The deadly threat to Ukraine is as great as ever, and the country needs every friend it can get, especially if the friend is a Hollywood celebrity who can attract audiences. Zelensky and company know that well, and are grateful to Penn for his support.

If there is a recurring image in Superpower, besides the ravaged Ukrainian landscape, it is Penn’s weathered face, stricken here by what he’s seeing and learning. In a film that tells its stories through conversation rather than reporting, the camera cuts away to Penn grimacing as if he’s the one who is battle-weary.

Still, you get the feeling that the only person learning anything in Superpower is Sean Penn. The German broadcaster Deutsche Welle called the film “The Idiot’s Guide to Ukraine.” If that’s the case, then Penn is taking his own tortured journey of discovery through what is now familiar territory to anyone with access to the internet. Who will show Superpower and who will watch it? It leaves this project in an odd predicament. Could this film, from a highly visible actor, find itself without viewers?

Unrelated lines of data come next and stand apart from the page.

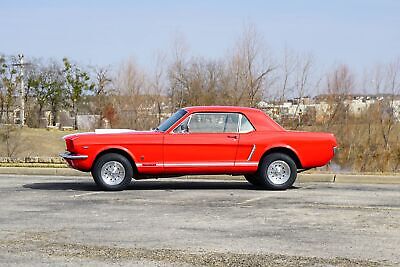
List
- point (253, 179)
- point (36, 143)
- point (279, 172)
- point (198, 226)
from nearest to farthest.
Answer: point (198, 226) < point (279, 172) < point (253, 179) < point (36, 143)

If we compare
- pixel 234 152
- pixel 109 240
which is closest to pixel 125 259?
pixel 109 240

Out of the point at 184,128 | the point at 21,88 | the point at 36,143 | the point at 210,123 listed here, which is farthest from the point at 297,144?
the point at 21,88

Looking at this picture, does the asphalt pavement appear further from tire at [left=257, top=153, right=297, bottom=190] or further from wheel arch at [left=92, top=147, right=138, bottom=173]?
wheel arch at [left=92, top=147, right=138, bottom=173]

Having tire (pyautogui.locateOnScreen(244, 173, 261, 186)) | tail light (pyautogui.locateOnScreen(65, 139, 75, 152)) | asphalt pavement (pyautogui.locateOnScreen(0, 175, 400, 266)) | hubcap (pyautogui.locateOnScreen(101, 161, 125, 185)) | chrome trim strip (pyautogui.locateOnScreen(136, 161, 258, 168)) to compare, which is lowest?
asphalt pavement (pyautogui.locateOnScreen(0, 175, 400, 266))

A scene from Iron Butterflies.

Another film from Ukraine in Berlin was Iron Butterflies, Roman Liubiy’s wryly satirical look back at the politics of the country’s war over the last decade. The point of departure here is the downing of a Malaysian Airlines flight over eastern Ukraine on July 17, 2014, killing all 298 aboard. The plane, targeted by pro-Russian separatists, was shot down (perhaps accidentally) by a Russian missile. One self-serving excuse is that a trigger-happy, and possibly drunken, missile crew didn’t know that they were shooting down a commercial airliner at more than 30,000 feet. The word issued by Moscow was that it was the work of the CIA. The evidence produced by a Dutch investigation of the flight that originated in Amsterdam pointed to Russia. Still, the official lies intensified. Liubiy serves up an odd — but persuasive — cocktail of heartfelt mourning interlaced with mockery of Moscow’s unceasing propaganda. Using dark humor that brings emotional relief won’t come as a surprise to audiences familiar with that part of the world. Liubiy constructs a comic collage around Russian aggression and the lies that attempt to justify it.

Iron Butterflies premiered at Sundance 2023. Look for it at film festivals.


David D’Arcy lives in New York. For years, he was a programmer for the Haifa International Film Festival in Israel. He writes about art for many publications, including the Art Newspaper. He produced and co-wrote the documentary Portrait of Wally (2012), about the fight over a Nazi-looted painting found at the Museum of Modern Art in Manhattan.